### Information provided
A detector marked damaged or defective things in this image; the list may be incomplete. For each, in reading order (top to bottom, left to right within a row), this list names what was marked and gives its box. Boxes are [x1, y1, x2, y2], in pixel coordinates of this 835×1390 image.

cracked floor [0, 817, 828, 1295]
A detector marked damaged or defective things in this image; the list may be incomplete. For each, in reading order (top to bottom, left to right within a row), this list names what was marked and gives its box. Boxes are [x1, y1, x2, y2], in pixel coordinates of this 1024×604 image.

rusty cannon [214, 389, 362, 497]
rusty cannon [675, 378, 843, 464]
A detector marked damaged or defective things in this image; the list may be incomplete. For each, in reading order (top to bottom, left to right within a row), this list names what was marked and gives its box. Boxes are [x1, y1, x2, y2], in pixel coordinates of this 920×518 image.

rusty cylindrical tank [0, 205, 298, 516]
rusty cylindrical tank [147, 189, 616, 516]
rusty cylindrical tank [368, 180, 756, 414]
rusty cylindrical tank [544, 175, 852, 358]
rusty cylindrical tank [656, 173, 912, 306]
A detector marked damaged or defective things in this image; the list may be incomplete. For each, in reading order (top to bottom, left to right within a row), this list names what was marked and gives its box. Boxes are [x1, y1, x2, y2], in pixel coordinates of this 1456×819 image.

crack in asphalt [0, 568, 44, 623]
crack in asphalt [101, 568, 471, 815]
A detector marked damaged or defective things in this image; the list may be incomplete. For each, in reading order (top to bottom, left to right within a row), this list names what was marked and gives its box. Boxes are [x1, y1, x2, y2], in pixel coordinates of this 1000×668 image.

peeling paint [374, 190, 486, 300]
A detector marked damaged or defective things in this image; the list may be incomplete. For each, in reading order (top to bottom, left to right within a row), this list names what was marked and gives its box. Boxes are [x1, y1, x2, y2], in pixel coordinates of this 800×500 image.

### Written request
Render the lines above as a Markdown table with two columns, Row and Line, numbering each row and leaving out the blank lines.

### Solution below
| Row | Line |
|---|---|
| 1 | A detector marked damaged or defective things in this image; the list may be incomplete. For each, in reading order (top to bottom, left to right within a row), this list names what was marked and gives its box. Boxes are [x1, y1, x2, y2], in pixel coordinates of this 835×1390 image. |
| 2 | cracked floor [0, 817, 828, 1295] |
| 3 | A detector marked damaged or defective things in this image; the list may be incomplete. For each, in reading order (top to bottom, left to right within a row), this list names what was marked and gives its box. Boxes are [x1, y1, x2, y2], in pixel coordinates of this 1024×604 image. |
| 4 | rusty cannon [214, 389, 362, 497] |
| 5 | rusty cannon [675, 378, 843, 464] |
| 6 | A detector marked damaged or defective things in this image; the list may be incomplete. For each, in reading order (top to bottom, left to right within a row), this list names what was marked and gives its box. Boxes are [x1, y1, x2, y2], in pixel coordinates of this 920×518 image. |
| 7 | rusty cylindrical tank [0, 205, 298, 516] |
| 8 | rusty cylindrical tank [147, 189, 616, 516] |
| 9 | rusty cylindrical tank [368, 180, 756, 414] |
| 10 | rusty cylindrical tank [544, 175, 852, 358] |
| 11 | rusty cylindrical tank [656, 173, 912, 306] |
| 12 | A detector marked damaged or defective things in this image; the list may be incomplete. For each, in reading order (top to bottom, left to right within a row), this list names what was marked and gives its box. Boxes are [x1, y1, x2, y2], in pixel coordinates of this 1456×819 image. |
| 13 | crack in asphalt [0, 568, 44, 623] |
| 14 | crack in asphalt [101, 568, 471, 815] |
| 15 | A detector marked damaged or defective things in this image; the list may be incomplete. For each, in reading order (top to bottom, left to right within a row), this list names what was marked and gives its box. Boxes are [x1, y1, x2, y2], in pixel coordinates of this 1000×668 image. |
| 16 | peeling paint [374, 190, 486, 300] |
| 17 | A detector marked damaged or defective things in this image; the list may be incomplete. For each, in reading order (top to bottom, left to right within a row), this list names what was marked and gives its box. Boxes are [x1, y1, x2, y2], in pixel coordinates of this 800×500 image. |